[TASK MATERIAL]

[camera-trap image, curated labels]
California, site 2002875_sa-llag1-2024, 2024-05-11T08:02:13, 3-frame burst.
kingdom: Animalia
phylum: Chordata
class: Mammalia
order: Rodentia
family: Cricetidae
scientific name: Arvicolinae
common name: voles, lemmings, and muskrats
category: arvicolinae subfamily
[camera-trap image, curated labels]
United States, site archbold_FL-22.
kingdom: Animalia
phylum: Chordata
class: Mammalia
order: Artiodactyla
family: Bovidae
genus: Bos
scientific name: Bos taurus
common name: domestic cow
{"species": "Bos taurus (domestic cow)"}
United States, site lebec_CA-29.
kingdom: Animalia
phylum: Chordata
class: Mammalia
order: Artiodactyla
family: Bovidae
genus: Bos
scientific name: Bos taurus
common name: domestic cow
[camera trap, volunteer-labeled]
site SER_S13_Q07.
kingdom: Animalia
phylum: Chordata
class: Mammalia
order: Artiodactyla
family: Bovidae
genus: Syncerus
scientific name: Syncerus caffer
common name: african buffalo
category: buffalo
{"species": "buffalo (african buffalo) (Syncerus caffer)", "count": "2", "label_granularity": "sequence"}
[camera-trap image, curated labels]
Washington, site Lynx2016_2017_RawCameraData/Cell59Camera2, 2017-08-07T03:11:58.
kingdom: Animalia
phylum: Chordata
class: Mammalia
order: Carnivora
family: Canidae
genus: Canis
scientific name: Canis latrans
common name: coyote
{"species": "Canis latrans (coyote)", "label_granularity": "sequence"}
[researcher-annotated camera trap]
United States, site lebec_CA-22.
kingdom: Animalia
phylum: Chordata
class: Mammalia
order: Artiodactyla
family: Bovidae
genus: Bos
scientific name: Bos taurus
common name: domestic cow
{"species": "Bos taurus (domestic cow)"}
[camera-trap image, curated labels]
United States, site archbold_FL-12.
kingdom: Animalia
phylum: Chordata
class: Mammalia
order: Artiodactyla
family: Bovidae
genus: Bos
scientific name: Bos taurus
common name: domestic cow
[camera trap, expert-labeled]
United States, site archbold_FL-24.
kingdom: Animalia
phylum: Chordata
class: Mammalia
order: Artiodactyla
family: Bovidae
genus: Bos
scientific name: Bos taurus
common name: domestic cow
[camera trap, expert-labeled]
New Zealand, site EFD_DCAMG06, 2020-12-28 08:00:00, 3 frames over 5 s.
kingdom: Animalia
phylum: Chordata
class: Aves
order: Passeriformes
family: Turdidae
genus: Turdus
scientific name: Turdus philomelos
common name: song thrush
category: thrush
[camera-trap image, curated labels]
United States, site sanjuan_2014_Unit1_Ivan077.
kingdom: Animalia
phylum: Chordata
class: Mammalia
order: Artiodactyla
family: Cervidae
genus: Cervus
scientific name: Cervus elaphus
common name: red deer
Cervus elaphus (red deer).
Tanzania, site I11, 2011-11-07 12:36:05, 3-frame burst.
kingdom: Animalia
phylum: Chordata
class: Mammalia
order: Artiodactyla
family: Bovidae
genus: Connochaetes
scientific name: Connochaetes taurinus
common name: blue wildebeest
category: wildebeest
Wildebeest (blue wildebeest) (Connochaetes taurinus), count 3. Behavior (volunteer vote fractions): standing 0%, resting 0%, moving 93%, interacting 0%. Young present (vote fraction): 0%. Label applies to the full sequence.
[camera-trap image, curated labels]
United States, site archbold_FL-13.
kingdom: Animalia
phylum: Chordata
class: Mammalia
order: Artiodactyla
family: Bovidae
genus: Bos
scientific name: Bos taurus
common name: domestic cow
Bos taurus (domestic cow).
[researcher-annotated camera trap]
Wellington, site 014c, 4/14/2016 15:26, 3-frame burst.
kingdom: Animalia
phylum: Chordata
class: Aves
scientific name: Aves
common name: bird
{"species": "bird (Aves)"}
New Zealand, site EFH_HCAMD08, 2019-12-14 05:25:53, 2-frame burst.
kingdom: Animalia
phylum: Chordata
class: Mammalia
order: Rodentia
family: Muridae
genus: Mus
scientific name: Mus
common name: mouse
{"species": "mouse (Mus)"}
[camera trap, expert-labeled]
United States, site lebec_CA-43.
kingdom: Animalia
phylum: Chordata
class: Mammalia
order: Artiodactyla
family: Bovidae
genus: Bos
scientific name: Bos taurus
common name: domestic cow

[/TASK MATERIAL]

◆ PROBLEM
Your answer must be the lines from the one that contains "Wellington, site 014c, 4/14/2016" through the last line of the entries above, copied exactly, with no other lines.

◆ WRITTEN SOLUTION
Wellington, site 014c, 4/14/2016 15:26, 3-frame burst.
kingdom: Animalia
phylum: Chordata
class: Aves
scientific name: Aves
common name: bird
{"species": "bird (Aves)"}
New Zealand, site EFH_HCAMD08, 2019-12-14 05:25:53, 2-frame burst.
kingdom: Animalia
phylum: Chordata
class: Mammalia
order: Rodentia
family: Muridae
genus: Mus
scientific name: Mus
common name: mouse
{"species": "mouse (Mus)"}
[camera trap, expert-labeled]
United States, site lebec_CA-43.
kingdom: Animalia
phylum: Chordata
class: Mammalia
order: Artiodactyla
family: Bovidae
genus: Bos
scientific name: Bos taurus
common name: domestic cow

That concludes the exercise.